Rating: R | Runtime: 101 minutes
Release Date: July 7th, 2023 (USA)
Studio: A24
Director(s): Savanah Leaf
Writer(s): Savanah Leaf
What more do you need to see?
This isn’t Gia’s (Tia Nomore) first pregnancy. Too often we see this type of story centering on a young first-time mother who doesn’t know what to expect as the system fails her. The result is always harrowing, generally hopeful, and usually marked by its agenda—whichever way it falls for the filmmaker. So, having her lead character fully conscious of what’s coming proves a crucial piece to the objective lens writer/director Savanah Leaf is using on her debut feature Earth Mama. It’s not therefore about success or failure. It’s merely the reality that most of these scenarios fall somewhere in between.

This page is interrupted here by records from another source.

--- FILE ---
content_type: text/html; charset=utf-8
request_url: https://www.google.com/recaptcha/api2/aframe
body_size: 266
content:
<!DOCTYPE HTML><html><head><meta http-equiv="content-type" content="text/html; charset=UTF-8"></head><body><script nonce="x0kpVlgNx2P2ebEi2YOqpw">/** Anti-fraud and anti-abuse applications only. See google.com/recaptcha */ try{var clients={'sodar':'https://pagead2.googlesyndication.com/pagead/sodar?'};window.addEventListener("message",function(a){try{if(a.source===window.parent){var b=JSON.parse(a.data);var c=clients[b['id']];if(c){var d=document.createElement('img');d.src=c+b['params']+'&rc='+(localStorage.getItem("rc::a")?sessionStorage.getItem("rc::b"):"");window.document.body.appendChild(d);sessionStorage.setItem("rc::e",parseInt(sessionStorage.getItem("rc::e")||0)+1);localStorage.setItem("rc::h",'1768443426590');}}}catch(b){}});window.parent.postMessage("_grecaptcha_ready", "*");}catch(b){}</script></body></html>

We’re talking about circumstances that any mother struggles to overcome let alone a Black, twenty-four-year-old, single mother of two who only gets to visit her son and daughter for one hour a week due to them currently being in the foster system. The courts tell Gia to go through the rigorous program necessary to prove she’s fit to be a mother, but she needs to work to pay for the classes within. And without a support system (her drug dealing sister supplies a roof over her head, but not a lifestyle any judge would deem child-friendly) or the kids’ fathers in the picture, she’s caught in a never-ending cycle of disappointment.

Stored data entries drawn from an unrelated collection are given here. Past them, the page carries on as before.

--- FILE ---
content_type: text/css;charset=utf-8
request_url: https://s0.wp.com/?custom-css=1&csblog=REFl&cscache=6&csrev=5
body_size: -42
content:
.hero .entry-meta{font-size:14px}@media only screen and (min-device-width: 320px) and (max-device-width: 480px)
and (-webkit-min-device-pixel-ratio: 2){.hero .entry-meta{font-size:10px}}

What then are Gia’s choices? Risk everything by rolling the dice only to end up losing the baby she’s about to have along with the two she barely sees? Go against every bone in her body to put the baby up for adoption so she can focus on Trey and Shaynah? Buckle under the pressure of society, her best friend’s religious zealotry, and the surreal umbilical cord dreams she cannot shake by going back to the drugs that helped put her in this situation? Between her case worker toeing the bureaucratic line and her job at a department store photo studio throwing every form of “family” she doesn’t have in her face, trust and hope are non-existent.
Enter Miss Carmen (Erika Alexander)—a social worker who runs Gia’s classes with the empathy and understanding to not simply use hollow words. Enter Mel (Keta Price)—a potential friend who hangs out in front of Gia’s sister’s place. Are they genuine in their desire to help? Are their worries conditional? It’s tough to really know, especially as someone who’s done this twice and been let down by anyone and everyone who she thought she could rely on. How real is the family (Sharon Duncan-Brewster and Bokeem Woodbine) who wants to adopt the baby? It will take a leap of faith.

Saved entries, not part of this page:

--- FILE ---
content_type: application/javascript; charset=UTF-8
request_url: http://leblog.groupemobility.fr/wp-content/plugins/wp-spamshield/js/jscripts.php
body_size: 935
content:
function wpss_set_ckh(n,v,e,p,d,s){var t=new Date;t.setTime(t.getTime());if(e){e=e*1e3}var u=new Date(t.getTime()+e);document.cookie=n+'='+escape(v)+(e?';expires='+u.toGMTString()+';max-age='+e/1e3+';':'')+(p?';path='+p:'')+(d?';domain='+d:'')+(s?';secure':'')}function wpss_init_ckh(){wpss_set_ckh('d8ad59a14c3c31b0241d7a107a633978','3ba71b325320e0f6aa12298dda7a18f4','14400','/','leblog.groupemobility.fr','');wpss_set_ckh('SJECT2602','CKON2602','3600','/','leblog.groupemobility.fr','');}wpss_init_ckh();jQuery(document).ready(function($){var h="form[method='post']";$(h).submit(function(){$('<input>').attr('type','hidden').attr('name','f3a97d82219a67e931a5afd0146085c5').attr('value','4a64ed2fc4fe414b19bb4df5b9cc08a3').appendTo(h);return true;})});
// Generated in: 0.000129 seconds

Faith and a wealth of unfortunate truths once the stress and uncertainty inevitably push Gia into corner after corner with dwindling options. You really feel for her because you know she loves her kids and would do anything for them in a perfect world. It’s a testament to Nomore’s performance that this fact shines through the temper, frustration, and defeat that often drives Gia’s decisions. At the end of the day, she’s fighting. But when you follow the rules and still get nowhere, staying positive becomes impossible. And one slip means going back to the beginning. Sometimes the toughest act amidst such futility becomes recognizing when to stop.